| AUFGABE |
Schreibe den Forenthread über die Probleme beim Installieren von WebBeans weiter und schließe direkt an seine letzte Zeile an.

| TEXTAUSZUG |
# Probleme beim installieren von WebBeans



## Dudo (12. Nov 2010)

Hallo Leute,

in JSF bin ich ein absoluter Neuling und hatte noch nie etwas damit zu tun, will aber damit jetzt anfangen.
Für den Einstieg hab ich mir ein Buch vom Verlag "Apress" besorgt, mit dem Titel "Beginning JSF2.0 APIs and JBoss Seam".
Dazu soll man sich die Web Beans  von der Seite Seam Framework - Search: WebBeans runterladen.
Die Datei soll sich irgendwie webbeans-ri-distribution-1.0.0-SNAPSHOT.zip; nennen, jedoch finde eine solche Datei nicht.

Kennt sich jemand mit dieser Seite aus oder weis jemand was damit gemeint ist?
Vielleicht gibt es ja nen Alternativvorschlag?
Danke für Hilfe.
Gruß!


----------



## Nogothrim (12. Nov 2010)

| ROHDATEN |

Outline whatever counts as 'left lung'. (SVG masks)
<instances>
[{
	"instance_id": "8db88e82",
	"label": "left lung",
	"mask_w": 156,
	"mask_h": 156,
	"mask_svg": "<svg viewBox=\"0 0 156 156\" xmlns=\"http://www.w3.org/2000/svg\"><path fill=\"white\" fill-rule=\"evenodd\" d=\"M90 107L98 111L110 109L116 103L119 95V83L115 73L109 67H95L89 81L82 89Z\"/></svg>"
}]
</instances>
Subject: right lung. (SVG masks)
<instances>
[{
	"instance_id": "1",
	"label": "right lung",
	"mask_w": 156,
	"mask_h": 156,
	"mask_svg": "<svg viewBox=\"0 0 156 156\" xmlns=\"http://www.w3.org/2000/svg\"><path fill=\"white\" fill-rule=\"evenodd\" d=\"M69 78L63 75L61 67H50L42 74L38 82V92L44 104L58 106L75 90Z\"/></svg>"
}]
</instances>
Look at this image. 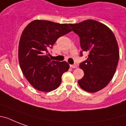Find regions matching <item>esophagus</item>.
<instances>
[{
    "mask_svg": "<svg viewBox=\"0 0 126 126\" xmlns=\"http://www.w3.org/2000/svg\"><path fill=\"white\" fill-rule=\"evenodd\" d=\"M70 67H71V68H73V69H74V68H77V67H78V66H77V65H70Z\"/></svg>",
    "mask_w": 126,
    "mask_h": 126,
    "instance_id": "obj_1",
    "label": "esophagus"
}]
</instances>
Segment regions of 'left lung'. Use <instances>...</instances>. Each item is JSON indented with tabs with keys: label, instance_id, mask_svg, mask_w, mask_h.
Instances as JSON below:
<instances>
[{
	"label": "left lung",
	"instance_id": "left-lung-1",
	"mask_svg": "<svg viewBox=\"0 0 126 126\" xmlns=\"http://www.w3.org/2000/svg\"><path fill=\"white\" fill-rule=\"evenodd\" d=\"M69 25L80 37L82 49L89 53L88 59L79 66L84 75L78 83L86 92H98L107 86L117 67L120 54L115 36L107 26L95 20Z\"/></svg>",
	"mask_w": 126,
	"mask_h": 126
}]
</instances>
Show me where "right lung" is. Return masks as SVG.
Instances as JSON below:
<instances>
[{"instance_id": "add662e5", "label": "right lung", "mask_w": 126, "mask_h": 126, "mask_svg": "<svg viewBox=\"0 0 126 126\" xmlns=\"http://www.w3.org/2000/svg\"><path fill=\"white\" fill-rule=\"evenodd\" d=\"M71 31L67 23L39 19L24 29L19 42V63L25 79L35 89L49 92L59 86L69 65L66 61H51L48 49L57 38Z\"/></svg>"}]
</instances>
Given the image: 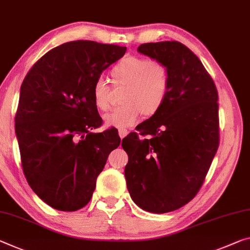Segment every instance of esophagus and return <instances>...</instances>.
I'll return each mask as SVG.
<instances>
[{
  "label": "esophagus",
  "instance_id": "1",
  "mask_svg": "<svg viewBox=\"0 0 250 250\" xmlns=\"http://www.w3.org/2000/svg\"><path fill=\"white\" fill-rule=\"evenodd\" d=\"M118 132H119V136H120L121 139H122V138H125V137L126 136V134L129 133V131H128V130H126V129H119Z\"/></svg>",
  "mask_w": 250,
  "mask_h": 250
}]
</instances>
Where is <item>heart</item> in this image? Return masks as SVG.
Segmentation results:
<instances>
[{
  "mask_svg": "<svg viewBox=\"0 0 250 250\" xmlns=\"http://www.w3.org/2000/svg\"><path fill=\"white\" fill-rule=\"evenodd\" d=\"M116 86H124L121 108L104 116L105 125L125 128L136 124L141 113L151 118L159 112L168 98L170 78L165 63L145 57L129 55L111 70ZM92 99L98 110L110 109L111 88L104 79H98L92 88Z\"/></svg>",
  "mask_w": 250,
  "mask_h": 250,
  "instance_id": "1",
  "label": "heart"
}]
</instances>
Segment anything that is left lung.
I'll list each match as a JSON object with an SVG mask.
<instances>
[{"instance_id": "1", "label": "left lung", "mask_w": 250, "mask_h": 250, "mask_svg": "<svg viewBox=\"0 0 250 250\" xmlns=\"http://www.w3.org/2000/svg\"><path fill=\"white\" fill-rule=\"evenodd\" d=\"M140 53L169 70L168 98L138 125L142 136L122 140L125 176L132 200L146 211L177 210L197 195L219 146L218 92L197 55L178 41L145 43Z\"/></svg>"}]
</instances>
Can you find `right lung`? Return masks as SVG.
I'll return each instance as SVG.
<instances>
[{"mask_svg": "<svg viewBox=\"0 0 250 250\" xmlns=\"http://www.w3.org/2000/svg\"><path fill=\"white\" fill-rule=\"evenodd\" d=\"M125 51L83 40L63 43L43 55L22 82L15 132L23 172L54 209L84 207L109 153L120 145L116 130L91 132L102 124L92 88Z\"/></svg>", "mask_w": 250, "mask_h": 250, "instance_id": "right-lung-1", "label": "right lung"}]
</instances>
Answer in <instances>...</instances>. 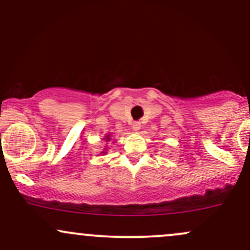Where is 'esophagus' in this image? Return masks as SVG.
<instances>
[{
	"label": "esophagus",
	"mask_w": 250,
	"mask_h": 250,
	"mask_svg": "<svg viewBox=\"0 0 250 250\" xmlns=\"http://www.w3.org/2000/svg\"><path fill=\"white\" fill-rule=\"evenodd\" d=\"M141 128V125H140V122H134L132 125V129L134 130V132H138V130H139Z\"/></svg>",
	"instance_id": "1"
}]
</instances>
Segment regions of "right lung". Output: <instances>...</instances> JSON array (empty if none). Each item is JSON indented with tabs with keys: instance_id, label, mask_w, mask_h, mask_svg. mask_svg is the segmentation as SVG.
Listing matches in <instances>:
<instances>
[{
	"instance_id": "obj_1",
	"label": "right lung",
	"mask_w": 250,
	"mask_h": 250,
	"mask_svg": "<svg viewBox=\"0 0 250 250\" xmlns=\"http://www.w3.org/2000/svg\"><path fill=\"white\" fill-rule=\"evenodd\" d=\"M111 137H112V135H111V134H106L104 138H103V140L106 141V143H107V141L111 140ZM105 147H106V146H105ZM106 152H107V148H104V150L102 151V155H105V153H106Z\"/></svg>"
}]
</instances>
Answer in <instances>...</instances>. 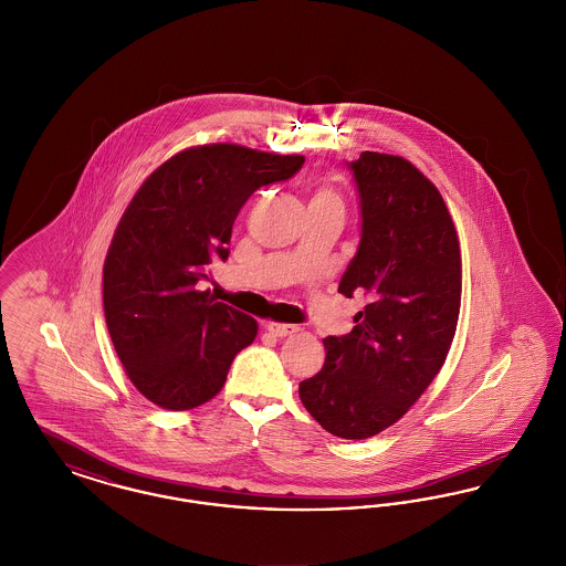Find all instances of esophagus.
<instances>
[{
  "label": "esophagus",
  "mask_w": 566,
  "mask_h": 566,
  "mask_svg": "<svg viewBox=\"0 0 566 566\" xmlns=\"http://www.w3.org/2000/svg\"><path fill=\"white\" fill-rule=\"evenodd\" d=\"M265 328L270 331L271 335H275V337H289V335H295L296 331H298L296 324L284 323H268L265 324Z\"/></svg>",
  "instance_id": "34e87169"
}]
</instances>
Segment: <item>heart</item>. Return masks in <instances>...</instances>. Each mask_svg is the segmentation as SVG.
I'll return each mask as SVG.
<instances>
[{
	"label": "heart",
	"mask_w": 566,
	"mask_h": 566,
	"mask_svg": "<svg viewBox=\"0 0 566 566\" xmlns=\"http://www.w3.org/2000/svg\"><path fill=\"white\" fill-rule=\"evenodd\" d=\"M310 203H326V206H339L342 208L339 195L335 192V189H331V187H323V189L316 190V195L312 197Z\"/></svg>",
	"instance_id": "heart-1"
}]
</instances>
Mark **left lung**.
<instances>
[{
  "label": "left lung",
  "instance_id": "8db88e82",
  "mask_svg": "<svg viewBox=\"0 0 566 566\" xmlns=\"http://www.w3.org/2000/svg\"><path fill=\"white\" fill-rule=\"evenodd\" d=\"M358 190L360 242L339 293L365 295L354 328L324 339L323 369L298 397L324 431L367 439L395 424L439 374L460 312L457 229L434 189L401 157L346 163Z\"/></svg>",
  "mask_w": 566,
  "mask_h": 566
}]
</instances>
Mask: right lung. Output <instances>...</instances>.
I'll use <instances>...</instances> for the list:
<instances>
[{"mask_svg":"<svg viewBox=\"0 0 566 566\" xmlns=\"http://www.w3.org/2000/svg\"><path fill=\"white\" fill-rule=\"evenodd\" d=\"M305 157L235 144L178 153L135 192L104 263V312L114 350L135 388L185 411L224 386L256 321L214 301L199 282L229 259L233 222L254 190L293 178Z\"/></svg>","mask_w":566,"mask_h":566,"instance_id":"1","label":"right lung"}]
</instances>
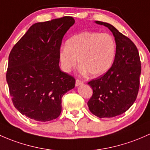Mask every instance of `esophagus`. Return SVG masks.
<instances>
[{
    "label": "esophagus",
    "instance_id": "esophagus-1",
    "mask_svg": "<svg viewBox=\"0 0 150 150\" xmlns=\"http://www.w3.org/2000/svg\"><path fill=\"white\" fill-rule=\"evenodd\" d=\"M83 84V81H80L79 79H76V86L81 85V84Z\"/></svg>",
    "mask_w": 150,
    "mask_h": 150
}]
</instances>
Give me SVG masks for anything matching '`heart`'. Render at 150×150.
<instances>
[{
  "mask_svg": "<svg viewBox=\"0 0 150 150\" xmlns=\"http://www.w3.org/2000/svg\"><path fill=\"white\" fill-rule=\"evenodd\" d=\"M115 43L108 34L82 32L69 38L59 52L60 62L65 71L75 67L78 59L80 72L92 76L107 72L112 66Z\"/></svg>",
  "mask_w": 150,
  "mask_h": 150,
  "instance_id": "1",
  "label": "heart"
}]
</instances>
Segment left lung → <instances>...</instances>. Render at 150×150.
I'll list each match as a JSON object with an SVG mask.
<instances>
[{
    "mask_svg": "<svg viewBox=\"0 0 150 150\" xmlns=\"http://www.w3.org/2000/svg\"><path fill=\"white\" fill-rule=\"evenodd\" d=\"M95 23L112 32L116 50L110 69L88 82L93 94L87 105L90 112L99 118H112L126 112L135 102L139 89L141 61L137 47L129 38L108 23Z\"/></svg>",
    "mask_w": 150,
    "mask_h": 150,
    "instance_id": "1",
    "label": "left lung"
}]
</instances>
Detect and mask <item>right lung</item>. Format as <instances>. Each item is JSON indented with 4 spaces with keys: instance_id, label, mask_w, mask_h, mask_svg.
<instances>
[{
    "instance_id": "add662e5",
    "label": "right lung",
    "mask_w": 150,
    "mask_h": 150,
    "mask_svg": "<svg viewBox=\"0 0 150 150\" xmlns=\"http://www.w3.org/2000/svg\"><path fill=\"white\" fill-rule=\"evenodd\" d=\"M74 23L71 16L36 23L9 54L6 81L12 102L31 119L45 122L58 118L61 98L75 86V79L59 67L63 38Z\"/></svg>"
}]
</instances>
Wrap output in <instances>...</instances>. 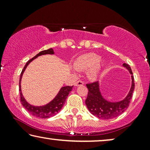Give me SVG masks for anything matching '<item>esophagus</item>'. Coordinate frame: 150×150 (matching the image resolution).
I'll return each mask as SVG.
<instances>
[{"label":"esophagus","mask_w":150,"mask_h":150,"mask_svg":"<svg viewBox=\"0 0 150 150\" xmlns=\"http://www.w3.org/2000/svg\"><path fill=\"white\" fill-rule=\"evenodd\" d=\"M83 85H84V82L81 81V80H80V81H78L76 83H75V86H76V87H78V86Z\"/></svg>","instance_id":"esophagus-1"}]
</instances>
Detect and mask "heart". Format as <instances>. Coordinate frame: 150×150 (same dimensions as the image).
Segmentation results:
<instances>
[{"instance_id": "b5f03b06", "label": "heart", "mask_w": 150, "mask_h": 150, "mask_svg": "<svg viewBox=\"0 0 150 150\" xmlns=\"http://www.w3.org/2000/svg\"><path fill=\"white\" fill-rule=\"evenodd\" d=\"M100 57L95 53H88L81 56L77 59L75 63V66L79 69H90L92 67L91 71H89V77L91 79H95L98 76V73L101 66L102 62H99Z\"/></svg>"}]
</instances>
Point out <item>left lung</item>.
<instances>
[{"instance_id":"1","label":"left lung","mask_w":150,"mask_h":150,"mask_svg":"<svg viewBox=\"0 0 150 150\" xmlns=\"http://www.w3.org/2000/svg\"><path fill=\"white\" fill-rule=\"evenodd\" d=\"M123 65L128 69L129 72L132 75V87L128 95L122 101L110 102L104 99L100 91L99 83L98 81L86 85L89 91L85 104L88 109L94 116L102 120H110L120 115L128 108L134 89V82L130 67L126 63H124Z\"/></svg>"}]
</instances>
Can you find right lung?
<instances>
[{
	"label": "right lung",
	"instance_id": "add662e5",
	"mask_svg": "<svg viewBox=\"0 0 150 150\" xmlns=\"http://www.w3.org/2000/svg\"><path fill=\"white\" fill-rule=\"evenodd\" d=\"M54 54V51L52 48L48 49V50H45L43 51H41L40 52H39L38 54L35 55L33 58L30 59L29 61H27V63H26V65H24L23 69H22L21 74H20V82H19V91L20 93V102L22 104V106H24V108H26V110H27V111L33 115L35 117L39 118H44L47 119L52 117L56 115L59 110L61 109V108L63 107V104L65 102V100L67 99V97L68 96V94L69 93L71 90H72L73 86H65L63 87L60 89V91L57 94L56 97L53 99L50 102H49L48 104H47L46 105L42 106H35L33 105H30V104H28L27 102L26 101V100L24 99V98L22 96V91H21V86H20V82H21L22 76L23 74L24 70L27 67V65L33 60V59H36L37 57L41 55L44 54Z\"/></svg>",
	"mask_w": 150,
	"mask_h": 150
}]
</instances>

| ANTWORT |
ich befürchte, dass dein Buch leider schon veraltet ist, WeBBeans gibt es nicht mehr, das heißt jetzt CDI und die Referenzimplementierung heißt "WELD" von JBoss. Desweiteren ist JSF 2.0 und Seam 2.x eine momentan nicht wirklich kompatible Kombination


----------



## Dudo (12. Nov 2010)

Was soll ich jetzt machen?
Im Buch stand dass ich diese WebBeans in JBoss installieren sollte und dafür bräuchte in Ant.
Wie gesagt, was soll ich jetzt machen?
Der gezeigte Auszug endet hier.